▶ [Source records]:
..............................

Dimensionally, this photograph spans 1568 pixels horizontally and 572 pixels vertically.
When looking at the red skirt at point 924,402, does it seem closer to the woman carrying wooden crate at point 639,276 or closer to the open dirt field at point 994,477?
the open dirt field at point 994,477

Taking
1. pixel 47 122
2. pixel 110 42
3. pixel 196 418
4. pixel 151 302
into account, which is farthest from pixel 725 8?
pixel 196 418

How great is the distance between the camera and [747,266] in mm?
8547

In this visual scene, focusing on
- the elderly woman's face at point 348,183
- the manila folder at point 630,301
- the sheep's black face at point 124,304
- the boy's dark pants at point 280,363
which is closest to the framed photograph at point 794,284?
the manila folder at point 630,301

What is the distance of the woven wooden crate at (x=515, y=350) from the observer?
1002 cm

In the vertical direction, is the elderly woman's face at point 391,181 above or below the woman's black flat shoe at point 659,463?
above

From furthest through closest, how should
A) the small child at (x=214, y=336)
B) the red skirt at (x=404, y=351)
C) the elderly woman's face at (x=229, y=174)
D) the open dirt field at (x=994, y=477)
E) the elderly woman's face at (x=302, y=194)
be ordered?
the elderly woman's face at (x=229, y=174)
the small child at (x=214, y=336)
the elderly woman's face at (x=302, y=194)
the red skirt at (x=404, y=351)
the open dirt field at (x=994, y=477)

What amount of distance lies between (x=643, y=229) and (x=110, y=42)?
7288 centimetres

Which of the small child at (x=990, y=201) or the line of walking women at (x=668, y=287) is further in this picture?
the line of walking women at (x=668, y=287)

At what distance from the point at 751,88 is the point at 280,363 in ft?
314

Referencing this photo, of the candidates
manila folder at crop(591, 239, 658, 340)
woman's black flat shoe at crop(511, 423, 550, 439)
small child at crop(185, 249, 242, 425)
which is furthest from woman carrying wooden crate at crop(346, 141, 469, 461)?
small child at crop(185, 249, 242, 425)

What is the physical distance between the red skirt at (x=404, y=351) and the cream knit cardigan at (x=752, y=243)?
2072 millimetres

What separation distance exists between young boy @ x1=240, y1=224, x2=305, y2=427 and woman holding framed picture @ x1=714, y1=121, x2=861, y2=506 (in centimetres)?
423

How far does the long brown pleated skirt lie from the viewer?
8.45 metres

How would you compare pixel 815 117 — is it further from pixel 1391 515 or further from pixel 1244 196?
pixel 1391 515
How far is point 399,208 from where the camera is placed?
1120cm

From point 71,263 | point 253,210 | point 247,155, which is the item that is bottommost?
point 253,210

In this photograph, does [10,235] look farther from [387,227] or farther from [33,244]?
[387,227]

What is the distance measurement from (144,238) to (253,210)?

..............................

Copy out every item above again, changing "woman's black flat shoe" to "woman's dark leather shoe" and leaving all other wording untouched.

Dimensionally, this photograph spans 1568 pixels horizontally and 572 pixels vertically.
When looking at the red skirt at point 924,402, does it seem closer to the woman carrying wooden crate at point 639,276 or closer to the open dirt field at point 994,477?
the open dirt field at point 994,477

Taking
1. pixel 47 122
2. pixel 110 42
3. pixel 196 418
4. pixel 151 302
into account, which is farthest from pixel 725 8?
pixel 196 418

How great is the distance between the camera and [747,266] in mm?
8547

In this visual scene, focusing on
- the elderly woman's face at point 348,183
- the manila folder at point 630,301
- the sheep's black face at point 124,304
- the boy's dark pants at point 280,363
which is closest to the framed photograph at point 794,284?
the manila folder at point 630,301

What is the distance of the woven wooden crate at (x=515, y=350) from the observer?
1002 cm

In the vertical direction, is the elderly woman's face at point 391,181 above or below the woman's dark leather shoe at point 659,463?
above

From furthest through closest, how should
A) the small child at (x=214, y=336)
B) the red skirt at (x=404, y=351)
C) the elderly woman's face at (x=229, y=174)
D) the open dirt field at (x=994, y=477)
E) the elderly woman's face at (x=302, y=194)
be ordered?
the elderly woman's face at (x=229, y=174)
the small child at (x=214, y=336)
the elderly woman's face at (x=302, y=194)
the red skirt at (x=404, y=351)
the open dirt field at (x=994, y=477)

What amount of distance lies between (x=643, y=229) and (x=110, y=42)?
7288 centimetres

Which of the small child at (x=990, y=201) or the line of walking women at (x=668, y=287) is further in this picture?
the line of walking women at (x=668, y=287)

At what distance from the point at 751,88 is the point at 280,363 in ft?
314

Referencing this photo, of the candidates
manila folder at crop(591, 239, 658, 340)
woman's dark leather shoe at crop(511, 423, 550, 439)
small child at crop(185, 249, 242, 425)
which is furthest from woman carrying wooden crate at crop(346, 141, 469, 461)?
small child at crop(185, 249, 242, 425)

What is the physical distance between the red skirt at (x=404, y=351) and the cream knit cardigan at (x=752, y=243)?
2072 millimetres

What separation distance exists between young boy @ x1=240, y1=224, x2=305, y2=427 and woman holding framed picture @ x1=714, y1=121, x2=861, y2=506 (in centimetres)?
423

How far does the long brown pleated skirt lie from the viewer?
8.45 metres

How would you compare pixel 815 117 — is it further from pixel 1391 515 or further from pixel 1244 196?
pixel 1391 515
How far is point 399,208 from where the camera is placed?
1120cm

From point 71,263 | point 253,210 | point 247,155, which is the item that is bottommost?
point 253,210

In this photograph, does [10,235] look farther from [387,227] or farther from [33,244]?
[387,227]

What is the distance measurement from (144,238) to (253,210)?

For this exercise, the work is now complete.